参考文章
ローラー間搬送装置は、海苔を、入口ローラーから、前後間隔を存した出口ローラーへと、搬送する。
【0003】
《従来技術:ローラー間搬送装置1について》
すなわち、図4図5図6に示したように、ローラー間搬送装置1は、海苔Aを、前側の入口ローラー2から、前後間隔Bを存した後側の出口ローラー3へと、搬送する。
入口ローラー2は、駆動ローラー4と従動ローラー5を上下に備えており、出口ローラー3も、駆動ローラー6と従動ローラー7を上下に備えている。
出口ローラー3が、海苔Aを挟み込んだ際、入口ローラー2が、挟み込んだ海苔Aを押し出す。
【0004】
《従来技術:案内板8について》
そして、ローラー間搬送装置1には、搬送される海苔Aを前後間隔Bにおいて下側からガイドする、案内板8が設けられている。
案内板8は、海苔Aを、入口ローラー2の駆動ローラー4と従動ローラー5間の接線位置Cから、出口ローラー3の駆動ローラー6と従動ローラー7間の接線位置Dへと、直線的にガイドする。
なお図中9は、丸ベルト搬送装置であり、ローラー間搬送装置1の前後で、海苔Aを搬送する。すなわち丸ベルト搬送装置9は、ローラー10と入口ローラー2間や、出口ローラー3とローラー11間で、丸ベルト12上に海苔Aを載せて搬送する。

与えられた資料

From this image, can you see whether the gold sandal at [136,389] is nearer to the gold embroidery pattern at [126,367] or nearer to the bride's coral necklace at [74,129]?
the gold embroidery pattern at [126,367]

作業の内容
1. 海苔の搬送装置についての文章によると、丸ベルト搬送装置9は海苔Aを何の上に載せて運びますか。
2. 海苔の搬送装置についての文章のうち、「出口ローラー3が、海苔Aを挟」から始まり「上に海苔Aを載せて搬送する。」までの部分を、そのまま打ち直してください。

解答一覧
1. 丸ベルト12の上です。

2.
出口ローラー3が、海苔Aを挟み込んだ際、入口ローラー2が、挟み込んだ海苔Aを押し出す。
【0004】
《従来技術:案内板8について》
そして、ローラー間搬送装置1には、搬送される海苔Aを前後間隔Bにおいて下側からガイドする、案内板8が設けられている。
案内板8は、海苔Aを、入口ローラー2の駆動ローラー4と従動ローラー5間の接線位置Cから、出口ローラー3の駆動ローラー6と従動ローラー7間の接線位置Dへと、直線的にガイドする。
なお図中9は、丸ベルト搬送装置であり、ローラー間搬送装置1の前後で、海苔Aを搬送する。すなわち丸ベルト搬送装置9は、ローラー10と入口ローラー2間や、出口ローラー3とローラー11間で、丸ベルト12上に海苔Aを載せて搬送する。